GIVEN TEXT –
+ + + +

Limits paradox in case of sine function

Question

What according to you will be the answer for: $$\lim_{x \to 0} \frac{\sin(1/x)}{\sin(1/x)}$$

My answer was $1$. The book says not defined and the argument is that both numerator and denominator are in $[-1,1]$, so we cannot determine what it exactly is.

My argument is, whatever value it takes, shouldn't it be the same in both numerator and denominator? Moreover, another example may be:

$$\lim_{x \to 0} \frac{1/x}{1/x}$$

I say $1$ again, because it is the same. But, it is not defined if we individually consider numerator and denominator! Still we have cancelled it in this case. Why can't I do it in case of sine function?

Answer 1

The limit does not exist, but not because "both numerator and denominator are in [-1,1], so we can not determine what it exactly is". The denominator is $0$ whenever $\frac{1}{x}$ is a multiple of $π$, so in any open interval containing $0$ there is a point at which the expression is not defined, and hence the limit does not exist. This has nothing to do with the oscillatory behaviour of the numerator and denominator.

In your other example, the limit is indeed $1$ because it is indeed defined and equal to $1$ in any open interval of $0$ less $0$ itself.

+ + + +

RAW RECORDS –
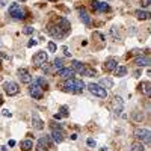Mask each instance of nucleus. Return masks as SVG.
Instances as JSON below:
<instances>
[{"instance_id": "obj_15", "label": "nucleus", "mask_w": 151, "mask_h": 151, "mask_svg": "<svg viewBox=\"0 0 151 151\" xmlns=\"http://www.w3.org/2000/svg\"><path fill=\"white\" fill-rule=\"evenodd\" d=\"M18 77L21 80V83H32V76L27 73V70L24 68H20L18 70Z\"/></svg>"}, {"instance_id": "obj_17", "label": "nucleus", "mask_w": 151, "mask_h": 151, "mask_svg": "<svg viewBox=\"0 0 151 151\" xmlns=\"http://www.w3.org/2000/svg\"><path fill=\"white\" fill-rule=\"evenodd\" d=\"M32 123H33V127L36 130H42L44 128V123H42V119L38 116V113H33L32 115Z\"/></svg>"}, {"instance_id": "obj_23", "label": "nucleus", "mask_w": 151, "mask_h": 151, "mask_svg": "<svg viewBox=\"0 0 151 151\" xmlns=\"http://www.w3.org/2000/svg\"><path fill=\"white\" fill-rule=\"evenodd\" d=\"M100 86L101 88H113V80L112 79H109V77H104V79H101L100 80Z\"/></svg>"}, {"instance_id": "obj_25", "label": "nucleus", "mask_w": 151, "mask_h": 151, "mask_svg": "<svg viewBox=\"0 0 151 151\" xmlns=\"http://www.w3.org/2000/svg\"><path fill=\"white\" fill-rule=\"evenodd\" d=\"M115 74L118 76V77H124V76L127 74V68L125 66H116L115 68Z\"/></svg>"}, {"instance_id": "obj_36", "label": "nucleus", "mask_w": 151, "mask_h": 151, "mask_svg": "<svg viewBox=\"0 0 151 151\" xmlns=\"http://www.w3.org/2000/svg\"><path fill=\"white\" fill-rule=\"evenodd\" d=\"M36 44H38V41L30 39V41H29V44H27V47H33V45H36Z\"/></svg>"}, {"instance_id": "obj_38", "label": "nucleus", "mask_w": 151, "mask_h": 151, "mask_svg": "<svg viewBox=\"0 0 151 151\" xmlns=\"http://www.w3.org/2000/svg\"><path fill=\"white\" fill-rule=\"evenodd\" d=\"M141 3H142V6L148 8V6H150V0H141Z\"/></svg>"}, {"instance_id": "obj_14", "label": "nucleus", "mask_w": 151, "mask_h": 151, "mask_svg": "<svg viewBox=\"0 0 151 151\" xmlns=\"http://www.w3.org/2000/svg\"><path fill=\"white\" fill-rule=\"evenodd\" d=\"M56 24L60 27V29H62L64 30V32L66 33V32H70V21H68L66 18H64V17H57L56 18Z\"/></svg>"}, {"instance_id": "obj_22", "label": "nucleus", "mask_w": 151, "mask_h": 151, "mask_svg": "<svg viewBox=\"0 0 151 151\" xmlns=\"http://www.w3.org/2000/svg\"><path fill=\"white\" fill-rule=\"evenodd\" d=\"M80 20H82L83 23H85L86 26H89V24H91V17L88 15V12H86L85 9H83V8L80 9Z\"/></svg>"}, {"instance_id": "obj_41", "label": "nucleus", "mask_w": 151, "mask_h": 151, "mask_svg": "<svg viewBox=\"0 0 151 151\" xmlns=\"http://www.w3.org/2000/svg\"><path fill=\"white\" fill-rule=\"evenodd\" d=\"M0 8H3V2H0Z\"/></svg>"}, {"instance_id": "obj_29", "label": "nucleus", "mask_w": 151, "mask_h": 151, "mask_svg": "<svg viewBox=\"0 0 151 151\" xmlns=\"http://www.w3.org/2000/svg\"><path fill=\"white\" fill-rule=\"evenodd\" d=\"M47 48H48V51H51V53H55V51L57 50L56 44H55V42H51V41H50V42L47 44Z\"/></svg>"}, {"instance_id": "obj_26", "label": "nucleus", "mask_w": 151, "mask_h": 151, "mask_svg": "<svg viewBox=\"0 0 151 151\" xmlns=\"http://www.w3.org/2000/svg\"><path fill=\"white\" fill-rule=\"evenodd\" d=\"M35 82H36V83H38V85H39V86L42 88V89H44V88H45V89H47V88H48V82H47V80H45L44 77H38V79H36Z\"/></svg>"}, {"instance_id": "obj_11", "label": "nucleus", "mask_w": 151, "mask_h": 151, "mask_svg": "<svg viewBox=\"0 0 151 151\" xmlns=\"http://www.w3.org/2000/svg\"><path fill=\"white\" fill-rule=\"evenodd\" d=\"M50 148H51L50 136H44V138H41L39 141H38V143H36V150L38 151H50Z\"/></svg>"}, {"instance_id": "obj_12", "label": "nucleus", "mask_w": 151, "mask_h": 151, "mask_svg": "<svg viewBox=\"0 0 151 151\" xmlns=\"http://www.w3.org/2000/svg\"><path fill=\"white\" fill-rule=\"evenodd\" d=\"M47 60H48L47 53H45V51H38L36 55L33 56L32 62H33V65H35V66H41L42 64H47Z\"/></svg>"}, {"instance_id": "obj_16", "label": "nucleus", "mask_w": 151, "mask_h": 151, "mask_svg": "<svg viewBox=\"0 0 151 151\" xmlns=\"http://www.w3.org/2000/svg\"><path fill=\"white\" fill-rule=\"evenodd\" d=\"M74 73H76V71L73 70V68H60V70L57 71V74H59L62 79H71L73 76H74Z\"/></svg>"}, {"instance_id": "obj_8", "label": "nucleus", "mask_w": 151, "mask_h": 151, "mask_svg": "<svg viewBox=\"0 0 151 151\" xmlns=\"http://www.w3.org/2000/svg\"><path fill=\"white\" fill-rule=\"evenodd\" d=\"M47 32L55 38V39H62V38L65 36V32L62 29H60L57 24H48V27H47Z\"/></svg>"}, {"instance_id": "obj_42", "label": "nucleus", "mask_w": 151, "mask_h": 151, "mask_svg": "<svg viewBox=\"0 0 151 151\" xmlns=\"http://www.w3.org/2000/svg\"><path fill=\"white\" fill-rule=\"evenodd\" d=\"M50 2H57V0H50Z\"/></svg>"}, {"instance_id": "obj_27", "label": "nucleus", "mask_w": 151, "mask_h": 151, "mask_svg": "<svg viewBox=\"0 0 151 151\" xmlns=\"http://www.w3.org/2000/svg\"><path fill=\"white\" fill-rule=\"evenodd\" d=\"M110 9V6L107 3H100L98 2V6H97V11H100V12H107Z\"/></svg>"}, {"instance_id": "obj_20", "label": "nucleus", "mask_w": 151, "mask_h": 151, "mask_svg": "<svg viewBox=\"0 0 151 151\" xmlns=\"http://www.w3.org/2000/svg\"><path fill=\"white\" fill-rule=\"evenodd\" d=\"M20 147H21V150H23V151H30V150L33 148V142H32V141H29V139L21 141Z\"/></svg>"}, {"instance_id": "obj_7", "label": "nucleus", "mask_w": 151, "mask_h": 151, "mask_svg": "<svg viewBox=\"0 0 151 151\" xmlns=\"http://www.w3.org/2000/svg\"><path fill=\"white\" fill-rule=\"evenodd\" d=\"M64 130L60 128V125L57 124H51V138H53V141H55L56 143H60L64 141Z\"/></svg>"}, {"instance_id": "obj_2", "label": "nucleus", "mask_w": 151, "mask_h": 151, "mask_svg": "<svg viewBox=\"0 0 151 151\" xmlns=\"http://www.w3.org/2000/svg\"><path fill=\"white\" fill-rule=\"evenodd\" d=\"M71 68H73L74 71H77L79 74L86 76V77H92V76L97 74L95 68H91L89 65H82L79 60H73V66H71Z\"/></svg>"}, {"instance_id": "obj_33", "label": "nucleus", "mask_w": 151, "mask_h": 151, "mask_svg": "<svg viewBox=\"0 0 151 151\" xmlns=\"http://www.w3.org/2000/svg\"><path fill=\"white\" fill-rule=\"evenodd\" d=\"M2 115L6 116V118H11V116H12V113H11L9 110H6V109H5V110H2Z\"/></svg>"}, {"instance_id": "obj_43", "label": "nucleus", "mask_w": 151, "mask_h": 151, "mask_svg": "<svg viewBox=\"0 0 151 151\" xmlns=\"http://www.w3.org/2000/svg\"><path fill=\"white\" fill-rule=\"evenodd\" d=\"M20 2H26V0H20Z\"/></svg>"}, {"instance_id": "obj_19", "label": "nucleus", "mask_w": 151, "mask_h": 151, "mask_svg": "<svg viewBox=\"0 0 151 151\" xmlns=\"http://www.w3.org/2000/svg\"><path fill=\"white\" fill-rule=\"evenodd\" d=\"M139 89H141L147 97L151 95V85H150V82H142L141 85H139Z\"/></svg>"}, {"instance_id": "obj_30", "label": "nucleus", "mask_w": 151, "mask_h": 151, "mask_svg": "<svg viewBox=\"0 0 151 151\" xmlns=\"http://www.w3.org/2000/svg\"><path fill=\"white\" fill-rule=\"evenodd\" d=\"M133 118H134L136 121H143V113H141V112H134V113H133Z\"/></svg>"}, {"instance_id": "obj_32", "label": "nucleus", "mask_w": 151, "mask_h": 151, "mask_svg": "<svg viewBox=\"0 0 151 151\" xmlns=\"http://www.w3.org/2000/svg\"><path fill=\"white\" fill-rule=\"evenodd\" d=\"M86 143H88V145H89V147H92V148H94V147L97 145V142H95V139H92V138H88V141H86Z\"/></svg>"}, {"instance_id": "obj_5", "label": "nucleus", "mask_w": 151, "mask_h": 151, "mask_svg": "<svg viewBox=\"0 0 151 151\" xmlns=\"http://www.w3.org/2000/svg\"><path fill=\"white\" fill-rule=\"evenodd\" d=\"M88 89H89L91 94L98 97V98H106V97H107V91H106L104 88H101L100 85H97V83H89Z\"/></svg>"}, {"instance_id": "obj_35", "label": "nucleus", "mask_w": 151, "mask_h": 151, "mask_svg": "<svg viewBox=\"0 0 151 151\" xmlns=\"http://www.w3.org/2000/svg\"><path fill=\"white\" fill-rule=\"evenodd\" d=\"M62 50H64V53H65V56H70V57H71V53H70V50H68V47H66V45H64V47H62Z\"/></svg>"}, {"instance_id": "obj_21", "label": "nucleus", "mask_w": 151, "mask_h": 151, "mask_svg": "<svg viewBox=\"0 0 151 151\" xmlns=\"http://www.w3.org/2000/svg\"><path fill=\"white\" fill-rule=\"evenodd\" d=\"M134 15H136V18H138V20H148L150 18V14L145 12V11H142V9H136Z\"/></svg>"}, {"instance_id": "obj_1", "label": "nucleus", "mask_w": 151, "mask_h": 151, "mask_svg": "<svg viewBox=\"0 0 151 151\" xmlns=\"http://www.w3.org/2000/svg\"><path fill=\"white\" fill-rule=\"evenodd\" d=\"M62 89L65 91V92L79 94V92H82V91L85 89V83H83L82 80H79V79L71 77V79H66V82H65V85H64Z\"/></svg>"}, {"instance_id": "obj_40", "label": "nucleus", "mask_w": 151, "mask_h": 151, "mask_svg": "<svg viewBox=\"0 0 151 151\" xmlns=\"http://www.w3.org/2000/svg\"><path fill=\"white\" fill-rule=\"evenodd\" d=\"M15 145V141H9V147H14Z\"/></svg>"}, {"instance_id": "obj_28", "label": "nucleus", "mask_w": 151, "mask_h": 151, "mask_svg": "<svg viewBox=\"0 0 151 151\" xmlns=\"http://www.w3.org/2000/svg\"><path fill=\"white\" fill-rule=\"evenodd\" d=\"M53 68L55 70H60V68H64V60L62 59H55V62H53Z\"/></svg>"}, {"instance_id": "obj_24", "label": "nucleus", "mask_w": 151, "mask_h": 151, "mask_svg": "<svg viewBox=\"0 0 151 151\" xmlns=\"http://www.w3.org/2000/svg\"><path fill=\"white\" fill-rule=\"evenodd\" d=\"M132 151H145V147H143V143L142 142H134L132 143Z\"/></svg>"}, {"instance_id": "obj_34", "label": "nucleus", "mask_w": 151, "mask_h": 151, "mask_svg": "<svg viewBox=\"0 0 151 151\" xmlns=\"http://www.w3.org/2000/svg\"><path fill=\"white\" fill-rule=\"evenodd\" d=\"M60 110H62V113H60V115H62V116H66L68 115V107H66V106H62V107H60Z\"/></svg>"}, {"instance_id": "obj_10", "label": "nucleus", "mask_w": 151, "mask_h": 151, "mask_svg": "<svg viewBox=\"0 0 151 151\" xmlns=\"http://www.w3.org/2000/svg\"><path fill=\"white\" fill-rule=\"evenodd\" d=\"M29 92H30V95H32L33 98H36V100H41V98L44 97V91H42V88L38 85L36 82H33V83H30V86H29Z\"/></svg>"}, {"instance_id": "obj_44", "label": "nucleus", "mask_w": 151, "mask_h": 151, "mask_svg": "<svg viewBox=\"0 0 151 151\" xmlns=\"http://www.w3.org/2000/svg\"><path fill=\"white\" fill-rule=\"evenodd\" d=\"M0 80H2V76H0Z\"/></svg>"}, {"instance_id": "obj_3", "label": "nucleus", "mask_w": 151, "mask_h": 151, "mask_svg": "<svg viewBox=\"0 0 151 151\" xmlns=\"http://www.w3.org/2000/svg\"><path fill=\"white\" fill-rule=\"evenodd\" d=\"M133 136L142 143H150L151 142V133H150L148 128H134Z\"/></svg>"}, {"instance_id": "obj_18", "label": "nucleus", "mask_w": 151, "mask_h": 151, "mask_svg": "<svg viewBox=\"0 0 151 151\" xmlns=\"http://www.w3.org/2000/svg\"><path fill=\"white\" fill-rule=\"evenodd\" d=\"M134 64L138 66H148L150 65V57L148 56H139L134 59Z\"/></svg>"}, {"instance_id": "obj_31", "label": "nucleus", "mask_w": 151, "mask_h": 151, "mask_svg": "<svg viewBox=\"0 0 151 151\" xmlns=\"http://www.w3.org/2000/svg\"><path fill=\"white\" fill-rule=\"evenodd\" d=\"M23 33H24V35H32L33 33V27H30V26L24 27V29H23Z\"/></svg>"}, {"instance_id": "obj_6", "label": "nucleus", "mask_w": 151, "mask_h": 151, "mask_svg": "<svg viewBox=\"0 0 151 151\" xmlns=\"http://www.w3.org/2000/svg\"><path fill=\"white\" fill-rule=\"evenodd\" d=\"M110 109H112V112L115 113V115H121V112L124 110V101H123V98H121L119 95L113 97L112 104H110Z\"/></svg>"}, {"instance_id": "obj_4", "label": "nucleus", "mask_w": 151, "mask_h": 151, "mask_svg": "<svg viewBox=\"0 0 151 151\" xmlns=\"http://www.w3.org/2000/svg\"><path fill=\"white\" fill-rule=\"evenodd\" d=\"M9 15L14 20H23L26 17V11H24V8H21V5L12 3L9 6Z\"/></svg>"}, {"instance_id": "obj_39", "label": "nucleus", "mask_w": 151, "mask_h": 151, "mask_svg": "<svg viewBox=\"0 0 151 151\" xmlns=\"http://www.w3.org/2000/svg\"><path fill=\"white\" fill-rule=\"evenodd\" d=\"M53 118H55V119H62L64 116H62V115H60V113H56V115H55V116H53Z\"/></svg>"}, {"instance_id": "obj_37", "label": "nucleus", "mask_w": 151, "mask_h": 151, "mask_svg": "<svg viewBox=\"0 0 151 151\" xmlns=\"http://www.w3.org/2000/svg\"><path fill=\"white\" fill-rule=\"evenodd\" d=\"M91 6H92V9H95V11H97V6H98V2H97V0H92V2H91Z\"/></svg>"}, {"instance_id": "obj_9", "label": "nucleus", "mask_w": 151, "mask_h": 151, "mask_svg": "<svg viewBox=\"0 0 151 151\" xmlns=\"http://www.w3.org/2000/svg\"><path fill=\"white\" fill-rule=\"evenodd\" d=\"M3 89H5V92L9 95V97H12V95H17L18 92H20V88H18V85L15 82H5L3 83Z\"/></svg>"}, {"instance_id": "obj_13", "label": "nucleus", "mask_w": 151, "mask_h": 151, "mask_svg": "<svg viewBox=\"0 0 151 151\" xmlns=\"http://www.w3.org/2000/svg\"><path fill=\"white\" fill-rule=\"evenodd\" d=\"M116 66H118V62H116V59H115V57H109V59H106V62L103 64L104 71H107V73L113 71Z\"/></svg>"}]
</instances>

+ + + +

YOUR INSTRUCTIONS –
Answer these questions from the thread on the sine limit above.
1. What value did the asker give for the limit of sin(1/x)/sin(1/x) as x approaches 0?
2. What reason does the book give for saying that limit is not defined?
3. According to Answer 1, when is the denominator 0?

FINISHED EXERCISE –
1. 1
2. Both the numerator and the denominator are in [-1,1], so it cannot be determined what it is.
3. Whenever 1/x is a multiple of π.